The link between the gut microbiota and the AD‐afflicted brain seen in animal models can also be observed in patients. When compared to the control group, fecal samples from AD patients demonstrated significant variation in gut microbiome taxonomy with differing quantities of Bacteroids, Ruminococci, Actinobacteriae, Lachnospiraceae, and Selenomonadales. Another patient study revealed that fecal samples collected from AD‐induced dementia participants displayed significantly lower levels of diversity in gut microbiota compared to those without AD‐induced cognitive decline.

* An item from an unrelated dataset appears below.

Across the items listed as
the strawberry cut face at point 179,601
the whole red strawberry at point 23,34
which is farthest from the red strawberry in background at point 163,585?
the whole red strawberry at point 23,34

The fecal samples from AD participants revealed a lower number of Firmicutes and Bifidobacterium and higher levels of Bacteroidetes, indicating a substantial change in gut microbiome. Moreover, the altered gut microbiota can be associated with AD‐biomarkers found in cerebrospinal fluid. Participants with mild cognitive impairment and those without cognitive decline underwent two diets: modified Mediterranean‐ketogenic diet (MMKD) and American Heart Association Diet (AHAD). In those afflicted with mild cognitive damage (MCI), the levels of Proteobacteria and cerebrospinal fluid AD‐biomarkers Aβ‐42 and Aβ‐40 displayed a positive correlation. On the other hand, propionate and butyrate demonstrated a negative correlation with those same biomarkers. The two diets had varied impacts on the gut microbiome among normal and cognitively injured participants. Both diets spurred an increase in phylum Tenericutes, especially in MCI subjects, which was associated with a decrease in Aß42 in cerebrospinal fluid. MMKD‐induced elevation of Enterboacterieae was correlated with a reduction of Aß42 in MCI participants.

Due to overwhelming evidence highlighting the gut‐brain axis, the purposeful alteration of the gut microbiome through diet or probiotics may be an effective therapeutic target to improve AD outcomes. Gut inflammation, escalated intestinal leakiness, and dysbiosis of the gut microbiome can be associated with aging‐related illnesses, such as AD. When enterococcus strains from the guts of healthy infant mice were administered to aging mice, intestinal inflammation, leaky gut, dysbiosis, and motor dysfunction were ameliorated. The probiotics altered the gut microbiome such that tight junctions were reinforced, attenuating gut leakiness and inflammation. Additionally, probiotics also spurred the formation of tight junctions by bolstering bile salt hydrolase performance, leading to an elevation of taurine in the gut. Moreover, rats were subject to intracerebroventricular injection of β‐amyloid with half of this group receiving probiotics. Compared to the non‐probiotic administered group, the probiotic‐treated group exhibited improved navigation in the Morris water maze. This group also displayed improved long‐term potentiation and enhanced antioxidant/oxidant biomarker balance. Furthermore, after exercise and administration of probiotics, APP/PS1TG mice demonstrated substantial cognitive and motor improvement, as observed in the Morris Maze Test. Notably, the amount of beta‐amyloid plaques in the hippocampus was reduced. An increase in B.thetaiotaomicron and L.johnsonii bacteria in the gut microbiome could be associated with the cognitive amelioration in these mice. Moreover, altering the gut microbiome through probiotic treatment shows significant therapeutic promise in alleviating gut dysbiosis and inflammation in neurological disorders such as AD.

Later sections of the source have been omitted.